**What is required:** Only the lines from the beginning of the data below through the line containing "<?xml version='1.0' encoding='Shift_JIS' ?>" belong in the response, each copied exactly.

**Material for this exercise:**

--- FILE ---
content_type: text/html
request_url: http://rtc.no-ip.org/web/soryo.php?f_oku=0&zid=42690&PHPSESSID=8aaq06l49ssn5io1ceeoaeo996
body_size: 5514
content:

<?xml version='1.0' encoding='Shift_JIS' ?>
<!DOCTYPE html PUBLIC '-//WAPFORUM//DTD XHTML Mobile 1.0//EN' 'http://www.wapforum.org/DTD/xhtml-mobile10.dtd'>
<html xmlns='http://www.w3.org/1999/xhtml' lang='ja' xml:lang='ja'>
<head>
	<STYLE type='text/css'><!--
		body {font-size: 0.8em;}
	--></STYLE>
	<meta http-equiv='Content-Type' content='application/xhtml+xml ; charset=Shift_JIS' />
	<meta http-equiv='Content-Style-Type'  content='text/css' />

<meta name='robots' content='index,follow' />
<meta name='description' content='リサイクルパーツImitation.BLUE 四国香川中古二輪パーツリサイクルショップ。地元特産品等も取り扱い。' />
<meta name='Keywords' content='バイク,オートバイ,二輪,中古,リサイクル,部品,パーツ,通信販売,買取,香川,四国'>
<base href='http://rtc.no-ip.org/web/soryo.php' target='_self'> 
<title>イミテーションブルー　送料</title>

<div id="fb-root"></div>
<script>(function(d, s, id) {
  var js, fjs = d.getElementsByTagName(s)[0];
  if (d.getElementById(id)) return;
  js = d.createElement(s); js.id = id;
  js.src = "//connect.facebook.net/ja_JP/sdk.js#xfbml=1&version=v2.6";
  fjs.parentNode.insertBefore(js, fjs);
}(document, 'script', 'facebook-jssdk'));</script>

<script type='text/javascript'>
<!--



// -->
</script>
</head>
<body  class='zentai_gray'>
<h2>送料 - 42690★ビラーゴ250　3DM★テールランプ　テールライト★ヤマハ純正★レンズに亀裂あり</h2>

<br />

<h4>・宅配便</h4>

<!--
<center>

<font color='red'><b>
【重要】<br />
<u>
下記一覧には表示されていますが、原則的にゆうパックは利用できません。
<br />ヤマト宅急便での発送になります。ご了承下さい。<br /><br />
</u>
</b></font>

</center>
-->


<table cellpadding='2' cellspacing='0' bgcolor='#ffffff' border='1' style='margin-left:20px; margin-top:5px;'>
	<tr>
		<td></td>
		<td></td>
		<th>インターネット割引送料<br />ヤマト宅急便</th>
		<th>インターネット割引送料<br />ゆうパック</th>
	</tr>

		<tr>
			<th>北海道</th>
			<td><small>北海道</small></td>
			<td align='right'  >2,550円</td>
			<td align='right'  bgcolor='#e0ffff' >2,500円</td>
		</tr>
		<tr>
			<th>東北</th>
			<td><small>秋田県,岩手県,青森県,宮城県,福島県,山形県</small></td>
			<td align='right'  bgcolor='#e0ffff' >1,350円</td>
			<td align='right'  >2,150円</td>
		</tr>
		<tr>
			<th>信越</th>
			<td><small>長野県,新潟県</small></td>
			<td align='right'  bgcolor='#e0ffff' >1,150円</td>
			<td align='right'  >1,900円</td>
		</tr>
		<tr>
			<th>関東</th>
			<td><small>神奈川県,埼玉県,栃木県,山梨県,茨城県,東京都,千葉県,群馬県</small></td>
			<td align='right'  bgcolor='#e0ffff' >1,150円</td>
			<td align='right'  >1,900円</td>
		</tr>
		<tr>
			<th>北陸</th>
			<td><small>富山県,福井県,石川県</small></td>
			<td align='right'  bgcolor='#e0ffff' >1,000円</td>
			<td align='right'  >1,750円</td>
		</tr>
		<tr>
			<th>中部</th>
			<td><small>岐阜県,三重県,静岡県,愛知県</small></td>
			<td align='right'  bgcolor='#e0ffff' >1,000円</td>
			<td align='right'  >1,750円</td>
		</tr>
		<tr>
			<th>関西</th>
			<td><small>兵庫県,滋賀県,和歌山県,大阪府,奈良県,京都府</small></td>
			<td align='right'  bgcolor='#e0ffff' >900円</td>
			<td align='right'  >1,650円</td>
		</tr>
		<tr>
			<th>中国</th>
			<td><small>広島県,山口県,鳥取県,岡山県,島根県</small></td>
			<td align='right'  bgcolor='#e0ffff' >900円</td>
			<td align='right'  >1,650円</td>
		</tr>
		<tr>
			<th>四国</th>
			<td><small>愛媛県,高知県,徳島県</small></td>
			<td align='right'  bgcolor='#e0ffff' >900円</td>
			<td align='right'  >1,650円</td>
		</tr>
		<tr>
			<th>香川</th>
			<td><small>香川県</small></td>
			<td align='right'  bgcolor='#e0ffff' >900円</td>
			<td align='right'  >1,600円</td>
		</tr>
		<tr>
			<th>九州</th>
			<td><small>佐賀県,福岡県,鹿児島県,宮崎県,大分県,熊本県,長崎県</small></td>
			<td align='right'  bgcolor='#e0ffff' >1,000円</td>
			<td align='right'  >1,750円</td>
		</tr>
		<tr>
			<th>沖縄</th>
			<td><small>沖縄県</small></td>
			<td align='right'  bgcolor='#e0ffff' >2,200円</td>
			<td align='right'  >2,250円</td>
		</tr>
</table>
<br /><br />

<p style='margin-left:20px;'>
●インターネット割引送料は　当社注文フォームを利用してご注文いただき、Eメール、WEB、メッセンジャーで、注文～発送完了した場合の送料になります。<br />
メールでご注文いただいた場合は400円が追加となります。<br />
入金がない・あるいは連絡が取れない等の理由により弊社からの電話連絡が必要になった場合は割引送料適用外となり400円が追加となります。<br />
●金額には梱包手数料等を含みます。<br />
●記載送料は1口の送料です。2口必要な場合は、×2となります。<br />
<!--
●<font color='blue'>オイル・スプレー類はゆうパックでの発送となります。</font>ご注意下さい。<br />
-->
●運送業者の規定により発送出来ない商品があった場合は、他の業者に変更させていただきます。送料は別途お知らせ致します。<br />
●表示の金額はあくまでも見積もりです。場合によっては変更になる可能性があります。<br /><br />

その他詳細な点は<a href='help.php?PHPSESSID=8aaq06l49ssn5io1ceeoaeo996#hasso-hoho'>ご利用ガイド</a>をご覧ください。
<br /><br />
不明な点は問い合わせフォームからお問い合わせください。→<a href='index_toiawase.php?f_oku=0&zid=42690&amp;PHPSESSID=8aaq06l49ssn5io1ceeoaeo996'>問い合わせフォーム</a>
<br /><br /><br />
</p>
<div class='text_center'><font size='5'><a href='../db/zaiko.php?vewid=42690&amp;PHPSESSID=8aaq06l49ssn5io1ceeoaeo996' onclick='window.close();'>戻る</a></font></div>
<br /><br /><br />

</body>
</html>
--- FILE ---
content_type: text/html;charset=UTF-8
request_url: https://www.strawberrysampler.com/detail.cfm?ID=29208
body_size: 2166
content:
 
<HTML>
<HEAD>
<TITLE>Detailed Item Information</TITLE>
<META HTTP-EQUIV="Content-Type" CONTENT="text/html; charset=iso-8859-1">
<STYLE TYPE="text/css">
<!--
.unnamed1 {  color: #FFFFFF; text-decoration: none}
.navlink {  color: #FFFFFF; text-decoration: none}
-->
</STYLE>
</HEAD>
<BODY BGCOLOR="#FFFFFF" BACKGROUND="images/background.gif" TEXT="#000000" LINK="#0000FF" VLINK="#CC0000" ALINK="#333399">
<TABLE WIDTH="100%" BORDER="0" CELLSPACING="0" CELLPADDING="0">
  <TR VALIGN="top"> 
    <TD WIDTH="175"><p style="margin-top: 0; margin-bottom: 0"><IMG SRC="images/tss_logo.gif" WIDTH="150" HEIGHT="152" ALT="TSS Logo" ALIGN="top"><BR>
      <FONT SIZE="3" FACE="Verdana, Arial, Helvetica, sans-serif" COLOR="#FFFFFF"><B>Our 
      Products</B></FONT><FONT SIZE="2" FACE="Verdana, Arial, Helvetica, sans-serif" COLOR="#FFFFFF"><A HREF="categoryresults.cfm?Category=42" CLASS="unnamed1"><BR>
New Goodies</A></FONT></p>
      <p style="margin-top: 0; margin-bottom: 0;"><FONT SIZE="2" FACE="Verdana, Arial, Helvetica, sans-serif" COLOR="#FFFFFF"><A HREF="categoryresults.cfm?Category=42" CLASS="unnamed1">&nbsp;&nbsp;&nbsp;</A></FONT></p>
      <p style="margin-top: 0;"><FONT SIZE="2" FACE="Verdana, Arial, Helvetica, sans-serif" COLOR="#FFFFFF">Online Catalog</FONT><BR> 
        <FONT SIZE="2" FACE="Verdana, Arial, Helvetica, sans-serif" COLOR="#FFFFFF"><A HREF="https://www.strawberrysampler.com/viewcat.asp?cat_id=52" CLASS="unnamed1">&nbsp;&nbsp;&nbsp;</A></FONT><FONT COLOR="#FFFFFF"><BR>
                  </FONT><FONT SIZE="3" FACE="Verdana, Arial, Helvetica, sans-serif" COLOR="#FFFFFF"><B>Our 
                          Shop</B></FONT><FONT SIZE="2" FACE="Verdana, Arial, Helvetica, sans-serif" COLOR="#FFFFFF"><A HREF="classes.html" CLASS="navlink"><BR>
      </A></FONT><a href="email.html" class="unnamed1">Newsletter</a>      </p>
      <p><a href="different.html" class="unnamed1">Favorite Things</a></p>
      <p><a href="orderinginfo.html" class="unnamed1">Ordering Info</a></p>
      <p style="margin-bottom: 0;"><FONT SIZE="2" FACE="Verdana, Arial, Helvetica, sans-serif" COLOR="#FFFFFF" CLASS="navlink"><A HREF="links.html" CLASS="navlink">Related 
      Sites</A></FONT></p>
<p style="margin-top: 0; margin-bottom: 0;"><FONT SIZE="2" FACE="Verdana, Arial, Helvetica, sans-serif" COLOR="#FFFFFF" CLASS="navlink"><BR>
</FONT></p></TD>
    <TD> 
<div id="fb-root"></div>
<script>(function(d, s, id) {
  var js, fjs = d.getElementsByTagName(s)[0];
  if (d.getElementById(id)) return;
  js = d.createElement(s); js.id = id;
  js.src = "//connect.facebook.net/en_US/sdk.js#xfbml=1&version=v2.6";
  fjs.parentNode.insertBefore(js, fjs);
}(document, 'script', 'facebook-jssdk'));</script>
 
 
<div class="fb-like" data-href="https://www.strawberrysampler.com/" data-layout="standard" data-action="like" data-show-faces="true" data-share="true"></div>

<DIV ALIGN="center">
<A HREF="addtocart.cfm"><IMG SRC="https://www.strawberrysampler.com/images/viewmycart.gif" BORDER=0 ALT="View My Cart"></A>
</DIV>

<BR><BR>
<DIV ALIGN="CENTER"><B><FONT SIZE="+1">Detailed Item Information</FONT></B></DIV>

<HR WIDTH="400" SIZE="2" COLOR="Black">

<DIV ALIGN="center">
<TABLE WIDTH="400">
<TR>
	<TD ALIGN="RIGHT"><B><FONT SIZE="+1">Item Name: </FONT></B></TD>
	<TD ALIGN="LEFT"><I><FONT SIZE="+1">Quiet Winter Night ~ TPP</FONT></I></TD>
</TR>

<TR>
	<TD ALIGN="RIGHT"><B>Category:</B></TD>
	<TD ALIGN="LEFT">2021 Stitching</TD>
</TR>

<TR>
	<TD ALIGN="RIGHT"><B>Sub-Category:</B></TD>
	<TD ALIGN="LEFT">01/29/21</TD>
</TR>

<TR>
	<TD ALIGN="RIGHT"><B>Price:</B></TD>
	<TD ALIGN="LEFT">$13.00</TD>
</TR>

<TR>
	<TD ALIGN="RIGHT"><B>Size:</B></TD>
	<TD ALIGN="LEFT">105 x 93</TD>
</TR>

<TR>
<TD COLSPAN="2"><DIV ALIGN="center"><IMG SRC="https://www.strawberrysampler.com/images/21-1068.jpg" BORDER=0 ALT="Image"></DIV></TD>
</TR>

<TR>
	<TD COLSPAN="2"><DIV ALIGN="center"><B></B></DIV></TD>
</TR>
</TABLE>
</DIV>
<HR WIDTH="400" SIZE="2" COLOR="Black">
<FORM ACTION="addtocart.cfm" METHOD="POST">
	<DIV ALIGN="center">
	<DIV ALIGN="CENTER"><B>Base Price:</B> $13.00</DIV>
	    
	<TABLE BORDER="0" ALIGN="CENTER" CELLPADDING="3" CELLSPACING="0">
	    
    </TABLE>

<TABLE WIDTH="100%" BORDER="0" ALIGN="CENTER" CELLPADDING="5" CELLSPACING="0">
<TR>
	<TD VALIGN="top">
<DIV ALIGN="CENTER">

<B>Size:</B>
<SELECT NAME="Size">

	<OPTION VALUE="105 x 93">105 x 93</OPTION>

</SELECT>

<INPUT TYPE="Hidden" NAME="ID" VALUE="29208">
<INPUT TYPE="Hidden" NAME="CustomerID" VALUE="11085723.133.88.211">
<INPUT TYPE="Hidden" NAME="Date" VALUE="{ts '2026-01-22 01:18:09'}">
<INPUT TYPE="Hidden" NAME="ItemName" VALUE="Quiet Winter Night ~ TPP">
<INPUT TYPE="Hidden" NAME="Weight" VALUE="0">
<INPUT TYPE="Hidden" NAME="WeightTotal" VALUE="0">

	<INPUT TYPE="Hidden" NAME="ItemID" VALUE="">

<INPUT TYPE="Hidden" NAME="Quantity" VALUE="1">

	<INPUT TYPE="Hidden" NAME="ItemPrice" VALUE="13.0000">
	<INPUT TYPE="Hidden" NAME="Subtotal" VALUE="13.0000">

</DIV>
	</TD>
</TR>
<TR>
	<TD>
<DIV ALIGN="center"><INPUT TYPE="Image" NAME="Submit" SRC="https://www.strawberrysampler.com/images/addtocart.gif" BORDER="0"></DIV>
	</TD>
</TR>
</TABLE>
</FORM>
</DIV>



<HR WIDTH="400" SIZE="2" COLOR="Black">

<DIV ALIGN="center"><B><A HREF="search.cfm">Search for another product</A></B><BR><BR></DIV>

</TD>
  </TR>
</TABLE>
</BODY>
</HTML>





**Response to the task:**
--- FILE ---
content_type: text/html
request_url: http://rtc.no-ip.org/web/soryo.php?f_oku=0&zid=42690&PHPSESSID=8aaq06l49ssn5io1ceeoaeo996
body_size: 5514
content:

<?xml version='1.0' encoding='Shift_JIS' ?>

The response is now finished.